Aber ist es wirklich berechtigt, bei einem Markt von einem common zu sprechen? Und was unterscheidet einen Markt als common von einem „kapitalistischen“ Markt, auf dem es um Profit und Wettbewerb geht?
Massimo beschreibt einige Dinge, die diesen Markt – und natürlich noch viele ähnliche – zu commons machen. Wenn auch auf diesem Markt Dinge verkauft werden, so ist das doch nicht das einzige, ja genau genommen noch nicht einmal das Wichtigste, was hier passiert. Es gibt zahllose Tätigkeiten, die alle Marktteilnehmer gemeinsam erledigen müssen, damit er funktioniert, es gibt viele Interaktionen, die nichts mit dem direkten Warenaustauschprozess zu tun haben, sondern vielmehr Beziehungen, also den sozialen Austausch fördern. Gegenseitige Unterstützung ist wichtiger als Konkurrenz. Dann werden hier hauptsächlich Produkte aus Familienbetrieben verkauft, der kleinsten Einheit von commons sozusagen. Diese Famlienbetriebe kommen hier zusammen, um ein common einer höheren Ordnung zu bilden, das eine Art Pool darstellt, in dem die Erzeugnisse aller Familien zusammenfließen und verteilt werden. Und das offensichtlich zu Preisen, die man sich untereinander ausmacht und die daher auch ausreichen sollten, um den Lebensunterhalt der Menschen zu decken.
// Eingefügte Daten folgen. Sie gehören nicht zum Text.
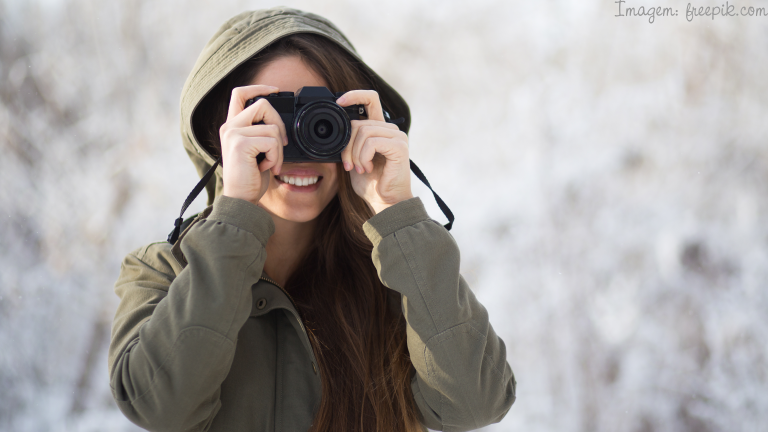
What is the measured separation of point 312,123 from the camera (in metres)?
0.75

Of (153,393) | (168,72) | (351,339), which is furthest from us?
(168,72)

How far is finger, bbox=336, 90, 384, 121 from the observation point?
30.4 inches

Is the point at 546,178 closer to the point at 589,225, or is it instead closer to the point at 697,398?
the point at 589,225

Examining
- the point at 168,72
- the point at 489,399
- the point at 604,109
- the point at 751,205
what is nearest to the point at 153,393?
the point at 489,399

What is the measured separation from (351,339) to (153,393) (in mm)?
315

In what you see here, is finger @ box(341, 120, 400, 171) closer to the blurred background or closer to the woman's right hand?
the woman's right hand

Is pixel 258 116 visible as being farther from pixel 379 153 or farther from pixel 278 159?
pixel 379 153

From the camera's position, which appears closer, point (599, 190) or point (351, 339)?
point (351, 339)

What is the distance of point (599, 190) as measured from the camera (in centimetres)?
160

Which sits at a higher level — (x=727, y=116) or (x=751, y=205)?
(x=727, y=116)

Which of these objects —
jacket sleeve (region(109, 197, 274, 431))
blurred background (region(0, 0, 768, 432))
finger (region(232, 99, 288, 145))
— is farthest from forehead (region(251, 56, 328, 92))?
blurred background (region(0, 0, 768, 432))

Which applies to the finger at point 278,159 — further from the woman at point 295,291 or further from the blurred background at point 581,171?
the blurred background at point 581,171

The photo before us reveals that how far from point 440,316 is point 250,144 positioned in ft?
1.19

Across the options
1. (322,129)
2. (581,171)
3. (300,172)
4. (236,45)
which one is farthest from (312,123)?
(581,171)
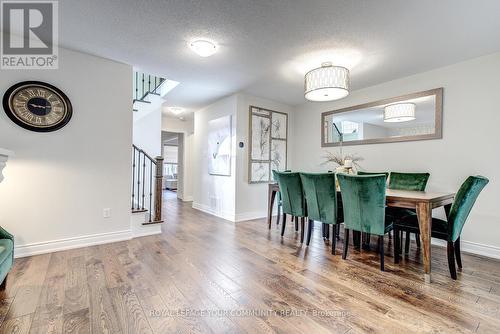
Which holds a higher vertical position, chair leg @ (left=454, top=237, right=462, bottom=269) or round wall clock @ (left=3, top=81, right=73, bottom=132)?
round wall clock @ (left=3, top=81, right=73, bottom=132)

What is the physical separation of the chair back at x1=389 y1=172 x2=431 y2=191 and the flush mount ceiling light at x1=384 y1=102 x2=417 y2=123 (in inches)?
33.5

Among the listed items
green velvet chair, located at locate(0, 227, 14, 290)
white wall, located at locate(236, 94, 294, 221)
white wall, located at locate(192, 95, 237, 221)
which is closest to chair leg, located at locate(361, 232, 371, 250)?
white wall, located at locate(236, 94, 294, 221)

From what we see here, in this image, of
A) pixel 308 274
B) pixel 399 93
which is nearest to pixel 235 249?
pixel 308 274

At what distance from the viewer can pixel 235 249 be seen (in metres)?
2.85

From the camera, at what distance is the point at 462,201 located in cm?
208

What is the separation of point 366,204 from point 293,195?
1040 mm

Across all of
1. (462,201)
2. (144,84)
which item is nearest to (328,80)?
(462,201)

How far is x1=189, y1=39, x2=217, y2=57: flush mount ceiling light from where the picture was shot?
251 centimetres

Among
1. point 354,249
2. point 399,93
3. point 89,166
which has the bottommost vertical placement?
point 354,249

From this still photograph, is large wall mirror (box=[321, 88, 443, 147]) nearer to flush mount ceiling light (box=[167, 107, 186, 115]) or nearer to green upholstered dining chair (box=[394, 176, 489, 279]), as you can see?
green upholstered dining chair (box=[394, 176, 489, 279])

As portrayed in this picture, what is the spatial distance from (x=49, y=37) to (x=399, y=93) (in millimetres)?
4620

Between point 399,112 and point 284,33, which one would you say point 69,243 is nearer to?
point 284,33

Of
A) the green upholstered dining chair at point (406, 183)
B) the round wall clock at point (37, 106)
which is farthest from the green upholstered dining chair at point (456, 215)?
the round wall clock at point (37, 106)

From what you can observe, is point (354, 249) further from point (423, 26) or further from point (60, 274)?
point (60, 274)
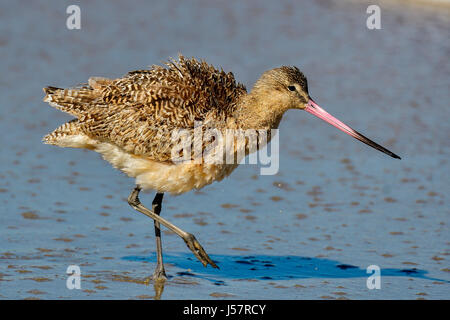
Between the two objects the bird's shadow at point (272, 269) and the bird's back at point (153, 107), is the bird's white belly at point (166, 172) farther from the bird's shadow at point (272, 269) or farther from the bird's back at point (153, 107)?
the bird's shadow at point (272, 269)

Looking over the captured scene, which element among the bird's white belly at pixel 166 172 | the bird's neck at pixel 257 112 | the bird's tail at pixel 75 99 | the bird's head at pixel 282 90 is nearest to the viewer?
the bird's white belly at pixel 166 172

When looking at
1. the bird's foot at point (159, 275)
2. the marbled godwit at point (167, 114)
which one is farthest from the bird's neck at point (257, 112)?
the bird's foot at point (159, 275)

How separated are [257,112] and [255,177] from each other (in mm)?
2105

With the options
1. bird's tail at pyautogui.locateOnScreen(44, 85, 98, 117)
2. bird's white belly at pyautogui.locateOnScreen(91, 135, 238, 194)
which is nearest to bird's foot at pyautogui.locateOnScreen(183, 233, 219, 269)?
bird's white belly at pyautogui.locateOnScreen(91, 135, 238, 194)

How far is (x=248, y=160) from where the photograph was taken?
27.7 ft

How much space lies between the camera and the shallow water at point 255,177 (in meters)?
6.13

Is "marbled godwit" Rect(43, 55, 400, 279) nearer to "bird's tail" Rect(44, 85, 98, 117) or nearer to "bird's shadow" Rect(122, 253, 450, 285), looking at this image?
"bird's tail" Rect(44, 85, 98, 117)

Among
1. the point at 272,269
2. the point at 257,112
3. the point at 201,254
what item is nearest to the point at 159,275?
A: the point at 201,254

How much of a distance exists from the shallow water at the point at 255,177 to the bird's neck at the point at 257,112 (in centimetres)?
108

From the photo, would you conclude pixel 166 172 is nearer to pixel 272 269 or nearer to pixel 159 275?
pixel 159 275

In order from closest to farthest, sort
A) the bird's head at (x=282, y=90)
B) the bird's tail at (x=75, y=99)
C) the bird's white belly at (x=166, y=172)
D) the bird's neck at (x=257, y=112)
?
the bird's white belly at (x=166, y=172)
the bird's neck at (x=257, y=112)
the bird's head at (x=282, y=90)
the bird's tail at (x=75, y=99)

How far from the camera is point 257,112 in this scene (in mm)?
6164
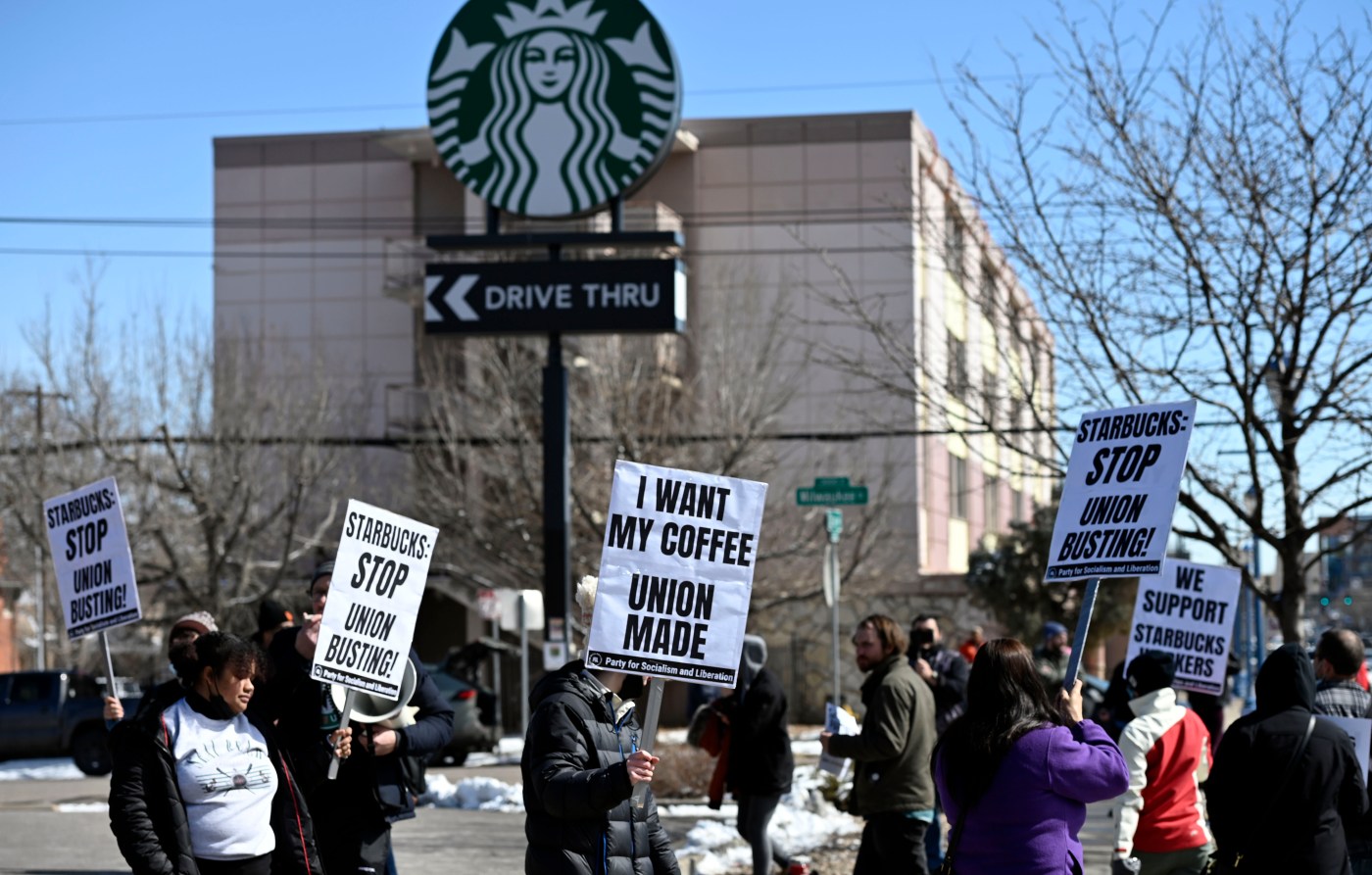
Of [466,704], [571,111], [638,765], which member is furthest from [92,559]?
[466,704]

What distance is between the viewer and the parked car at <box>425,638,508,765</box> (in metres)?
24.8

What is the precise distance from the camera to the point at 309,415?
109 ft

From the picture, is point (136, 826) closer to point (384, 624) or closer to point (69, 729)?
point (384, 624)

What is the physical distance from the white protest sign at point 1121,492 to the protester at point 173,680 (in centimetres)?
343

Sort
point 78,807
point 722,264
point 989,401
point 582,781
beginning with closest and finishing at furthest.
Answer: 1. point 582,781
2. point 989,401
3. point 78,807
4. point 722,264

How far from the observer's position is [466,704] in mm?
25047

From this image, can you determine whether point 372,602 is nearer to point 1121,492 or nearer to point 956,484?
point 1121,492

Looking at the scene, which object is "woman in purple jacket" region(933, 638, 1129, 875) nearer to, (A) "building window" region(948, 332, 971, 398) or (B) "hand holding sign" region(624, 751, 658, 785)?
(B) "hand holding sign" region(624, 751, 658, 785)

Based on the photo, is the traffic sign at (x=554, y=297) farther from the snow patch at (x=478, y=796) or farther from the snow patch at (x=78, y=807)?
the snow patch at (x=78, y=807)

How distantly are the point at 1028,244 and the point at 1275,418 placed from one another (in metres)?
2.29

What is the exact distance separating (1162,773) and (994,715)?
2898mm

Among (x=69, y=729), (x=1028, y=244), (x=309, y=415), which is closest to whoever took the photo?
(x=1028, y=244)

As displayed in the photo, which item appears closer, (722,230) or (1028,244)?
(1028,244)

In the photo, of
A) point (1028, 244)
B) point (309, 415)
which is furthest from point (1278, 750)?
→ point (309, 415)
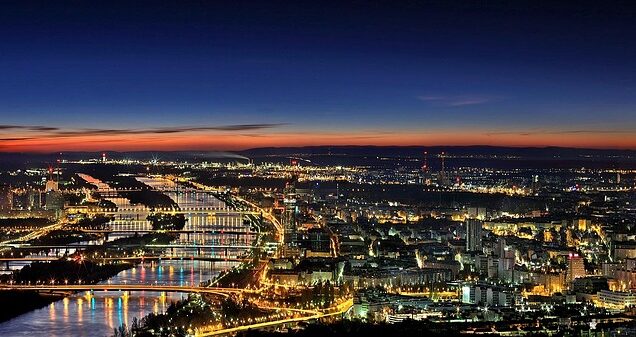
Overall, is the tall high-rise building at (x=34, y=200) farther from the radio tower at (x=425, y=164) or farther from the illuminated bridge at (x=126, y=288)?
the radio tower at (x=425, y=164)

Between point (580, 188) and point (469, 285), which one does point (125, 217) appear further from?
point (469, 285)

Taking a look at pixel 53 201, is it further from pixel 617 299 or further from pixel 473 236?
pixel 617 299

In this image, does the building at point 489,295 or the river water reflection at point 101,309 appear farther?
the building at point 489,295

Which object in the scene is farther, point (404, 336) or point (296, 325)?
point (296, 325)

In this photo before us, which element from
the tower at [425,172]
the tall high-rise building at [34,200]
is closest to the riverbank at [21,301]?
the tall high-rise building at [34,200]

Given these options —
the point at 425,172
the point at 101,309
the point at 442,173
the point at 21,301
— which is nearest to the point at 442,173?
the point at 442,173

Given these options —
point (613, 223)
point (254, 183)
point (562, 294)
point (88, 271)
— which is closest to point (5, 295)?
point (88, 271)
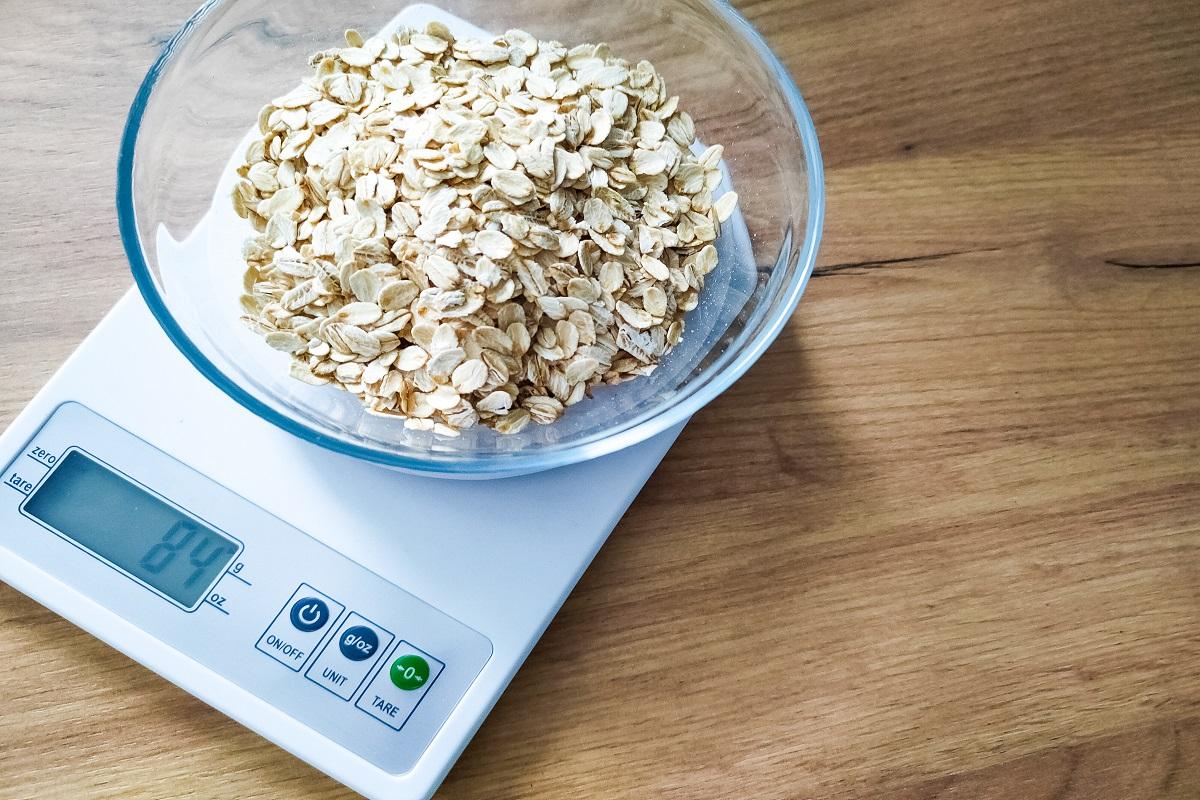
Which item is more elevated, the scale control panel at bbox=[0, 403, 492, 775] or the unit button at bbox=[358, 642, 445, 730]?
the scale control panel at bbox=[0, 403, 492, 775]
Im Gegensatz zu den anonymen und abstrakten Beziehungen des kapitalistischen Marktes, auf dem angeblich die „unsichtbare Hand“ regiert, gibt es hier lebendige Beziehungen und gemeinsame Verantwortung für die Bedürfnisse aller.
Ganz wichtig scheint mir aber noch zu sein, dass auf solchen Märkten – auch bei uns – ProduzentInnen und KonsumentInnen direkt zusammen kommen. Das ist der große Unterschied zum Supermarkt. Informationen können direkt ausgetauscht, Preise wohl auch einmal individuell verhandelt werden. Das ist ja auch bei uns auf den Bauernmärkten noch so und auch dort helfen sich die Menschen gegenseitig so gut wie möglich. Und diese Art der „Vermarktung“ ermöglicht sicher keine allzugroße Akkumulation von Kapital, es sei denn von sozialem.
ich finde es immer hilfreich, den „Marktplatz“ als commons zu beschreiben, nicht „den Markt“, um Verwechslungen vorzubeugen. 🙂
Ich habe mir das auch überlegt, aber ich bin zu dem Schluss gekommen, es ist nicht nur der Marktplatz, der das common ist, sondern mehr. Eben auch die Art und Weise, Wettbewerb zu minimieren, sich gegenseitig zu unterstützen, wie Kontakte gepflegt werden und – wie Massimo es schreibt – eben die Erzeugnisse der Familienbetriebe in einer Art „pool“ zusammengführt werden, usw. Und letztlich gehören auf solchen Märkten eben auch die Kunden zu den „commonern“. Zumindest bei uns, wo es ausreichend andere Einkaufsmöglichkeiten gibt, ist es auch wichtig, dass es Menschen gibt, die den persönlichen Kontakt zu den Produzenten schätzen.
Es geht meiner Meinung nach eindeutig nicht nur um den Platz, sondern darum, wie man den „Markt“, d.h. den Raum der Austauschprozesse, organisiert. Obwohl es mir schon auch komisch vorkommt, einen „Markt“ als „common“ zu bezeichnen, klingt irgendwie wie ein Widerspruch in sich. Aber das ist nur so, wenn wir vom kapitalistischen Markt als anonymen, abstrakten Ort ausgehen.
Ich finde das auch deshalb interessant, weil es zeigt, dass durchaus auch Dinge gegen Geld verkauft werden können, und trotzdem wir die Funktion eines common erfüllt und es funktioniert auch weitgehend so. Das macht es leichter, sich vorzustellen, wie wir den Bereich der commons in modernen Gesellschaften ausweiten können.
Das sehe ich ganz genauso. Es geht nicht einfach um die räumliche Dimension, sondern – wie immer bei den commons – um die soziale. Diese Arte von Märkten folgen einer anderen Logik und doch können wir das kaum Marktwirtschaft nennen (obwohl es ja im Wortsinn eine ist), weil das einen Haufen Missverständnisse produziert. Marktplatzwirtschaft also, Marktplatzwirtschaft ist commoning.